TEXTE FOURNI:
Interview de Petit Vodo
pour Compact - Crossroads # 19
par Francis Rateau
(mars 2004)

Crossroads : Il y avait eu une gigantesque explosion il y a peu près 4 ans, puis un dernier pétard en l'an 2000, puis plus rien, ou presque ! Où était donc passé le 'One-Man-Gang' ?
Petit Vodo : Merci pour la 'gigantesque explosion' en 1999. Le fait est que bien des choses qui me sont arrivées à cette époque me dépassaient totalement. Je suis un besogneux malgré les apparences et je n'ai jamais cru au succès immédiat. Le pétard de 2000 pour moi est le plus bruyant dans ma vie. "69 Stéreovox" (Vicious Circle, Pias) m'a donné confiance dans ma création. Un album qui a confirmé mes choix en France certes mais surtout à l'étranger. Du coup la tournée qui a suivi la sortie de ce disque a duré presque trois années. En Angleterre, en Hollande, en Belgique, en Suisse, puis a touché les Australiens... C'est sûr le propos s'était déplacé ailleurs. Les magazines étrangers n'envoient pas forcément de télégrammes à R&F, Crossroads ou aux Inrocks. C'est dingue ce nombrilisme français ! Mais le "One Man Gang" était toujours en besogne. Enfin j'ai produit d'autres artistes et ce fut une expérience magnifique que je compte bien poursuivre.

D'après la rumeur, un nouvel album furieux, va de nouveau bouleverser le monde. Le Petit Vodo dément-il cette information ?
Petit Vodo : Ce n'est pas une rumeur. Mon nouvel album verra le jour début 2004 en France. Je l'ai préparé pendant deux ans et enregistré l'été dernier prés de Bordeaux chez mes amis de Noir Désir. Je suis actuellement en mastering. Mais il ne s'agit pas de RWD "Rare and Well Done" car les deux projets, même s'ils sont liés dans ma vie créative, ne se ressemblent pas. RWD, c'est un disque pour les aficionados de mon travail. Il rassemblera une vingtaine de compositions, plus des moments rares d'enregistrements avec divers artistes en live ou à la maison, dans ma campagne landaise. J'ai prévu deux volumes. Le premier sortira très prochainement sur les disques Atomic, mon propre label. Ce sera un tirage limité sauf si une maison de disque décidait de le prendre en licence...

EXTRAIT DE DONNÉES:
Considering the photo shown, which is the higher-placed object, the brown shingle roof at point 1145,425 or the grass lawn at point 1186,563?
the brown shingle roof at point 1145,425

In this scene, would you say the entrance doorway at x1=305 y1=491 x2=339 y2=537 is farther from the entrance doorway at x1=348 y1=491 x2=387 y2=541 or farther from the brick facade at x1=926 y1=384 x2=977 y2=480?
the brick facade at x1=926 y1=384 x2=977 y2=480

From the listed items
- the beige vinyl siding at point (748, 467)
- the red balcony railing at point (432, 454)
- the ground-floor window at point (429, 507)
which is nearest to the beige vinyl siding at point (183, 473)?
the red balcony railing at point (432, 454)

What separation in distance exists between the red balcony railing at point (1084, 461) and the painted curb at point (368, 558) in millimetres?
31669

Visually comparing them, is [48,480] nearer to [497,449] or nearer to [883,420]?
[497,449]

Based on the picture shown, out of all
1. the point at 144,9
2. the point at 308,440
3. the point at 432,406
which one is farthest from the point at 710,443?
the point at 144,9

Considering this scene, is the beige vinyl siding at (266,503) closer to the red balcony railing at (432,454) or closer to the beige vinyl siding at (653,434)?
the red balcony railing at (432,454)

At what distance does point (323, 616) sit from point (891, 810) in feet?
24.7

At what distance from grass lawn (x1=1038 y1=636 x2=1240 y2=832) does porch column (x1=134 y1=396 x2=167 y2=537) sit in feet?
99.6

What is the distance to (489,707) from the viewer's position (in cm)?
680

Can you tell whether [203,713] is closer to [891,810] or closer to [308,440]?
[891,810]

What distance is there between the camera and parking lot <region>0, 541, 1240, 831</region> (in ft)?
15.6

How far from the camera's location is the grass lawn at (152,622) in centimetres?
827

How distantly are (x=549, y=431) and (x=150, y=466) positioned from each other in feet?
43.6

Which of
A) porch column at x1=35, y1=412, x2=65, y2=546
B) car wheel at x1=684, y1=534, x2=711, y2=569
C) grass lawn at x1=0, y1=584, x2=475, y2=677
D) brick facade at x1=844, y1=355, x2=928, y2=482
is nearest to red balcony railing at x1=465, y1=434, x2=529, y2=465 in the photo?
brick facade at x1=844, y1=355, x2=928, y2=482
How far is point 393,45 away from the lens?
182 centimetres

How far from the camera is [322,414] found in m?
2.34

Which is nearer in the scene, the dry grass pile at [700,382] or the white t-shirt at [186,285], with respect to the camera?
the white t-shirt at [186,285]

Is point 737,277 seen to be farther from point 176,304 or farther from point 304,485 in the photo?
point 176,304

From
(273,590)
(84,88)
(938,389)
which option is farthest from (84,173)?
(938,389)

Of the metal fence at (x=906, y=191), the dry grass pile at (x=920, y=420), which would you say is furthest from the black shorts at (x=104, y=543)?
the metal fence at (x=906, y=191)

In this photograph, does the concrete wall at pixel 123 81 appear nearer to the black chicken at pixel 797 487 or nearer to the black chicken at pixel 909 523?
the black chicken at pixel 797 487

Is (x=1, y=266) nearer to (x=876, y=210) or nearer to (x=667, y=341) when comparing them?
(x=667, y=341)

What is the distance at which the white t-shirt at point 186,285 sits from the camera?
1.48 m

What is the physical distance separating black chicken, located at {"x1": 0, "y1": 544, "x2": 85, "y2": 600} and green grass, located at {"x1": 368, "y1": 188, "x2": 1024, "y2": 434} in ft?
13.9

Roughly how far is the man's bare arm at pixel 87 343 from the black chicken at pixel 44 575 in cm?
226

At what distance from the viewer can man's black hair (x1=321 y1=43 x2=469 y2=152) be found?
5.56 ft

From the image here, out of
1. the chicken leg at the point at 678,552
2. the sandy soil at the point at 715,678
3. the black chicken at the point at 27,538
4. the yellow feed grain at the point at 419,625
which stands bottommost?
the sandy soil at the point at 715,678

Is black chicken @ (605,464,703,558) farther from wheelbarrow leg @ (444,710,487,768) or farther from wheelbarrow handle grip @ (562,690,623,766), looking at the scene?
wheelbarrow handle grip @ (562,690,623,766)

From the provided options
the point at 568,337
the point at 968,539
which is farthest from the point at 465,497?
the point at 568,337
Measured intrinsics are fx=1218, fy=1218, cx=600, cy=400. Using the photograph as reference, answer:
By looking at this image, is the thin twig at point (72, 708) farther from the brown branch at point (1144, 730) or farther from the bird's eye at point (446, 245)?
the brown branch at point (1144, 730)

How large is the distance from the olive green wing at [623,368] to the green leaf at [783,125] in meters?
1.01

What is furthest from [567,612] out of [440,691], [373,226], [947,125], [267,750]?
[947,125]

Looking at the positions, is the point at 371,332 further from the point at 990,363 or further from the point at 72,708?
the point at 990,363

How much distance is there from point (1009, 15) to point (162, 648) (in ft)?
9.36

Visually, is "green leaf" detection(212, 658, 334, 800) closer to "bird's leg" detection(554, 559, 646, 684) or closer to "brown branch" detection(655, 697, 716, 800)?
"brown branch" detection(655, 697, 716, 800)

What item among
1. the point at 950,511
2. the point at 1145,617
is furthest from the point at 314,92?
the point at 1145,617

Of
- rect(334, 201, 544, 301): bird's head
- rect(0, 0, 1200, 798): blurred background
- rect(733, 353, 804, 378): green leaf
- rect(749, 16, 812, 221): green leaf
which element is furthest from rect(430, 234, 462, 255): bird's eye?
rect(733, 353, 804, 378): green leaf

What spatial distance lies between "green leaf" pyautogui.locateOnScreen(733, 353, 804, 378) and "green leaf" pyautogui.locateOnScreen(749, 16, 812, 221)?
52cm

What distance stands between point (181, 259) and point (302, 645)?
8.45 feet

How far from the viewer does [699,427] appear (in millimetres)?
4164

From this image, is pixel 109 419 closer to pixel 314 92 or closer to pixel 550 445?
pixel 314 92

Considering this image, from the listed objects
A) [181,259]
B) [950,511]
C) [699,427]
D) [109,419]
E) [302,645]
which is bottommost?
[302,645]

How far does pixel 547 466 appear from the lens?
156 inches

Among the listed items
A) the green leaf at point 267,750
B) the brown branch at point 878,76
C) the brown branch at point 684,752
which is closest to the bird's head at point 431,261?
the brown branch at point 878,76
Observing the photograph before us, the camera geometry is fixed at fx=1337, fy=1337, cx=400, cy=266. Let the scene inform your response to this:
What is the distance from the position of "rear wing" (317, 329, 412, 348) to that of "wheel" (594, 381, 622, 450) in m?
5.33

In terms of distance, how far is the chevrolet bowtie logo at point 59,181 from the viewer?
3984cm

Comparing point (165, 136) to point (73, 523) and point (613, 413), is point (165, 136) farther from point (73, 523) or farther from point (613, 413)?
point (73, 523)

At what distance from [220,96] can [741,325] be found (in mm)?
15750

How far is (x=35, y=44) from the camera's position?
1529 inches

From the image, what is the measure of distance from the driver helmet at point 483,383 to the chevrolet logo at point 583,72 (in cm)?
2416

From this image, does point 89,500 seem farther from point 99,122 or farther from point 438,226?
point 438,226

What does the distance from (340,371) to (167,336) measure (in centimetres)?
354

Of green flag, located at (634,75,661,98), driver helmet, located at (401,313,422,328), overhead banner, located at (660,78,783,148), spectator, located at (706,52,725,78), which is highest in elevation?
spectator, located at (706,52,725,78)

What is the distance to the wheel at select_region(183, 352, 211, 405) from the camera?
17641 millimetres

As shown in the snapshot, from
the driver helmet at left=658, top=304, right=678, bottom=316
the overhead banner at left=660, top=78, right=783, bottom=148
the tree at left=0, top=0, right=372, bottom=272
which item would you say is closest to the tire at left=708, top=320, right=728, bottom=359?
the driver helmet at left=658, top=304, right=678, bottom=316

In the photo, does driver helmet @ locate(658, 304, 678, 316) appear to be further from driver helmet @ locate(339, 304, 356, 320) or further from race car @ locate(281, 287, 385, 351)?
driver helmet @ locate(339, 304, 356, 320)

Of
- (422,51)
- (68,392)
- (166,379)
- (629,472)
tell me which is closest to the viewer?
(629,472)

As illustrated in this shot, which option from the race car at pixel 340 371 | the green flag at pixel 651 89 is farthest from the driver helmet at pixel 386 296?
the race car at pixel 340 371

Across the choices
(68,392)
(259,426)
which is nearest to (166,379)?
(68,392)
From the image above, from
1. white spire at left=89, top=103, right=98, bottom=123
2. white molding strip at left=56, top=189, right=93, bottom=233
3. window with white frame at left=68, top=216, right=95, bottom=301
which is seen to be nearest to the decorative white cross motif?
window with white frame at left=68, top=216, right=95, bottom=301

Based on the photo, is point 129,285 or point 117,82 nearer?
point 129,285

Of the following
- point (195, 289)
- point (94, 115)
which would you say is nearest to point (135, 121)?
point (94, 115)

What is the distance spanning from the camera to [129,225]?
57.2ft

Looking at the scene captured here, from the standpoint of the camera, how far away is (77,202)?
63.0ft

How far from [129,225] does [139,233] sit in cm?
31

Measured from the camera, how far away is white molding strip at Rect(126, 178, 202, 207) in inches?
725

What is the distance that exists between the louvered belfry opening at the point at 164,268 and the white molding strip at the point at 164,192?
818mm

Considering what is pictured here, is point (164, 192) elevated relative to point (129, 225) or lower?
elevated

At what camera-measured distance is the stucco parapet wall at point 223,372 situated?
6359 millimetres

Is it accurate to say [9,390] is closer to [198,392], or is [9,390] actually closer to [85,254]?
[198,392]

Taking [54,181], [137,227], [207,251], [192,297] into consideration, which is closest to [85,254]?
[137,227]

EXERCICE PROPOSÉ A: D'après l'entretien avec Petit Vodo, à quels magazines les magazines étrangers n'envoient-ils pas forcément de télégrammes ? Citez-les tous.
EXERCICE PROPOSÉ B: Dans l'entretien avec Petit Vodo, pourquoi le nouvel album n'est-il pas RWD « Rare and Well Done » ? Répondez en une à trois phrases.
EXERCICE PROPOSÉ C: Écrivez la suite de l'entretien avec Petit Vodo à partir de sa dernière phrase.

RÉPONSE ATTENDUE A: R&F, Crossroads et les Inrocks.

RÉPONSE ATTENDUE B: Les deux projets sont liés dans sa vie créative, mais ils ne se ressemblent pas. RWD est un disque destiné aux aficionados de son travail. Il réunira une vingtaine de compositions et des enregistrements rares avec divers artistes.

RÉPONSE ATTENDUE C:
Pourquoi avoir délibérément caché ces perles rares ?
Petit Vodo : Parce qu'un artiste, quel qu'il soit, ne montre pas forcément ces brouillons. J'enregistre presque toutes les semaines depuis bientôt 10 ans. J'ai une haute pile de K7 DAT et de Mini Disk dans mon atelier avec beaucoup de mauvais évidemment ! 33 titres au sein de cette montagne de son, de sueur et de doutes ont touché l'artiste et producteur anglais John Parish. En hommage à la confiance qu'il m'a témoigné dans ce travail, il fallait que cela sorte.

Il y a aussi un single vinyle collector qui est proposé et un autre album à sortir courant 2004. On est soudain perdu dans les productions du Petit Vodo, d'autant que vous avez aussi créé un label : Les Disques Atomic ?
Petit Vodo : Faisons le ménage: Les disques Atomic c'est le micro label que j'ai créé pour produire mes amis et réaliser les albums "parallèles". Sur celui-ci j'ai sorti en effet un single qui était déjà sorti en 2001 uniquement pour le marché anglais, américain et japonais. Ce label, on peut dire que c'est mon laboratoire d'idées. Je me bats avec les maisons de production depuis 6 mois environs pour que sorte mon nouvel album. Normalement, on devrait le trouver en bac avant Mars.

Votre acolyte et guitariste Eric Bling a commis lui aussi un disque de blues hallucinant qui est signé par votre label. Peut-on vraiment parler de la French Touch du Blues Explosion ?
Petit Vodo : On peut le dire en effet bien que je crois que le mouvement "Nu-Blues" existe chez d'autres artistes en France. En ce qui concerne le terme "French Touch du Blues Explosion" il véhicule trop la référence Jon Spencer. Même si je voue un culte immense au JSBX et ce depuis des années et je n'ai jamais changé de cap. Eric Bling a fait une partie de ma culture blues, je lui ai donné la mienne. Son premier album est le fruit logique de cette rencontre contemporaine.

Le goût du mixage et du sample est-il aussi fort que celui de la musique elle-même? On aime manipuler les boutons ?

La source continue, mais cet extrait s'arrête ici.